I used a USB cord with a switch on it instead of wiring up a switch on the far side of the USB adapter mostly because I forgot to add the switch when I did the soldering and soldering the leads for the mp3 module was incredibly finicky. Unfortunately, none of the glues I had would attach ABS to polypropylene. In fact, I tried a silicone adhesive and that kind of anti-glued it – not just “didn’t stick” but almost seemed to actively repel each other. I had to use screws there, which stick out a bit. There’s also a nut visible at the top of the picture. I added a screw through the latch of the case to discourage opening it. The nut popped off later and I’ll reattach it when I find some better adhesive. I cut sheets of styrofoam to fill in the space around the battery to make it more secure. Cutting styrofoam with a hot wire cutter is shockingly satisfying.

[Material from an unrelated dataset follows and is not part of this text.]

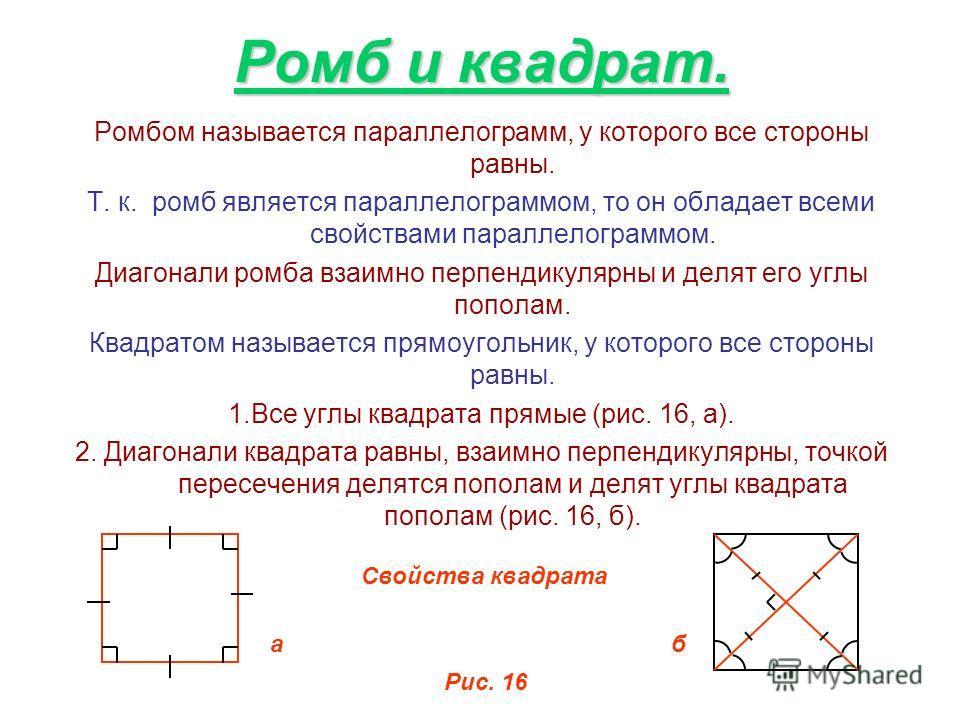 Ромб и квадрат. Ромбом называется параллелограмм, у которого все стороны равны. Т. к. ромб является параллелограммом, то он обладает всеми свойствами параллелограммом. Диагонали ромба взаимно перпендикулярны и делят его углы пополам. Квадратом называ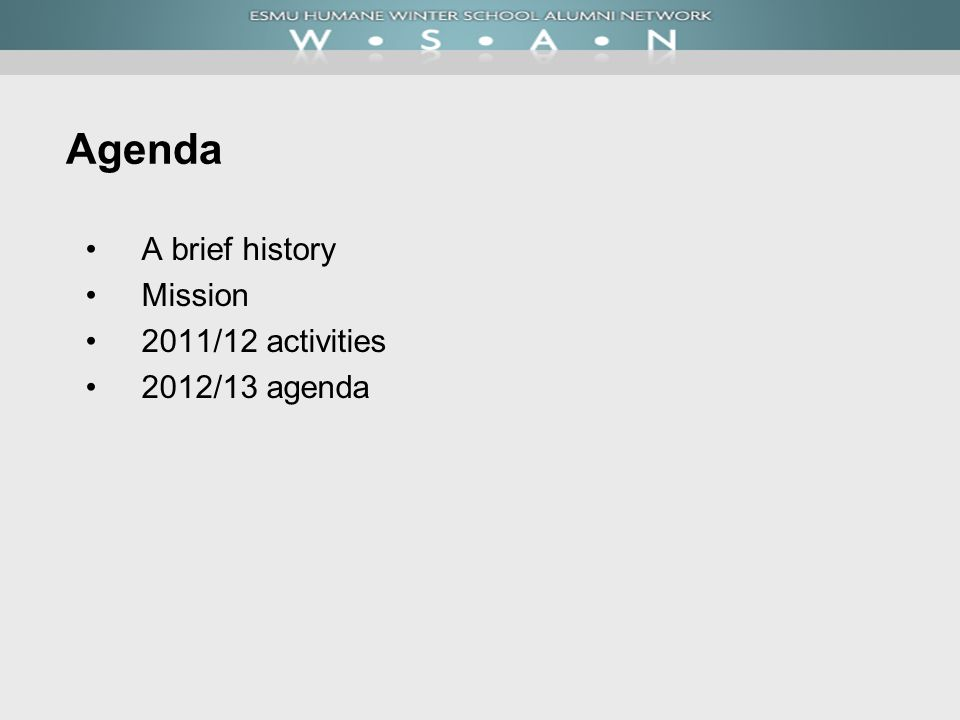 Agenda A brief history Mission 2011/12 activities 2012/13 agenda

This is the final product. It works well enough, and the styrofoam blocks inside give it just a little extra bit of structure. The light from the display also spills through the inside giving it a neat glow in a dark room (Though the shadow of the USB cord did make Evelyn think a large spider was inside it for a moment). It works pretty well.
The main improvement I would’ve liked to make is some sort of sleep timer. I can build short-duration timers, but something that could cut the power after, say, an hour isn’t really something I could manage in a practical amount of space. The battery pack will last for hours, but since it doesn’t shut off on its own, “hours” means “one night” unless someone cuts the power once Evelyn’s fallen asleep. The controls are a little clumsy – no playlist support, and the volume buttons are overloaded with the track-change buttons (Though this is also true of the SweetPea3), but she’ll get the hang of it.
She’s over the moon about it. I am, allegedly, the best daddy and the best maker of music players. Hopefully she takes it okay when she finds out there is no way in hell she will ever be able to take it on an airplane.
She’s over the moon about it. I am, allegedly, the best daddy and the best maker of music players.